Natuurlijk: een partij heeft een programma op basis waarvan kiezers onder andere een keuze maken, dus bij dergelijke stemmingen, ook al ben je het er niet mee eens, zou het kiezersbedrog zijn om tegen je programma te stemmen. Er worden natuurlijk regeerakkoorden gesloten, en ook daar zal men zich aan moeten houden tot op het moment dat men vindt dat de regering moet aftreden, natuurlijk. maar bij die 2300 wetten zullen er toch wel meer dan 13 gevallen zijn geweest waar het wetsvoorstellen betrof die niet direct te herleiden waren tot verkiezingsprogramma’s of regeerakkoorden, en zouden daar steevast alle kamerleden het eens zijn geweest met het fractiestandpunt?

Nee. Kamerleden stemmen allesbehalve zonder last of ruggespraak; integendeel, er is een enorme last en er vindt zeer veel ruggespraak plaats. Dat wordt natuurlijk helemáál duidelijk als men, zoals Kathleen Ferrier en Ad Koppjan, eerst een enorme waffel opzet over zijn onafhankelijke standpunt, om vervolgens steevast braaf met de fractie mee te stemmen, zelfs als dat voor de uitkomst van de stemming geen verschil had gemaakt.

14 gedachten over “‘Kamerleden stemmen zonder last en ruggespraak’, yeah right…”

  1. Misschien dan toch maar geheime stemmingen invoeren? Als de uitslag niet meer te herleiden is naar de individuele kamerleden, kunnen ze zonder last hun stem uitbrengen.
    Minder transparant, maar wel eerlijk.

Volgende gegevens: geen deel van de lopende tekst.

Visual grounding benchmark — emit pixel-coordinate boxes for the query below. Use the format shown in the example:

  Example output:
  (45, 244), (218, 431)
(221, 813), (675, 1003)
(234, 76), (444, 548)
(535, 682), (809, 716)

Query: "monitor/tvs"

  2. Het verhaal is juridisch iets complexer. Volgens de jurisprudentie betekent het zonder last of ruggespraak stemmen niet dat kamerleden in overleg met de partij hun stemgedrag niet zouden mogen afstemmen. De gedachte achter “zonder last of ruggespraak” is alleen dat mensen niet als (betaalde) zetbaas namens belangengroepen, bedrijven, etc. in de Kamer gaan zitten of tegen betaling voor of tegen stemmen.

  3. @3: JvdH

    Lasten kunnen geen graten in de rug ook niet dragen, dus dan blijft er niks van belang over, mooie boel.

    ( doet die mooie @-verwijzing het niet meer ?)

  4. Helemaal mee eens Laurent, dat dat een goed systeem w.b. die koppeling met de achterban. Maar ik vrees ook dat Jos gelijk heeft: dit is juist wat beroepspolitici zien als ‘last’ en wat ze graag wegzetten als ‘clientelisme’. Ik zal nooit vergeten dat Wouter Bos zei dat hij zich zorgen maakte dat er veel allochtone kandidaten met voorkeurstemmen in de Am*damse deelraden waren gekomen, omdat die weleens een ‘veeleisende achterban’ zouden kunnen hebben. Ja, so what…. dat is toch juist politiek?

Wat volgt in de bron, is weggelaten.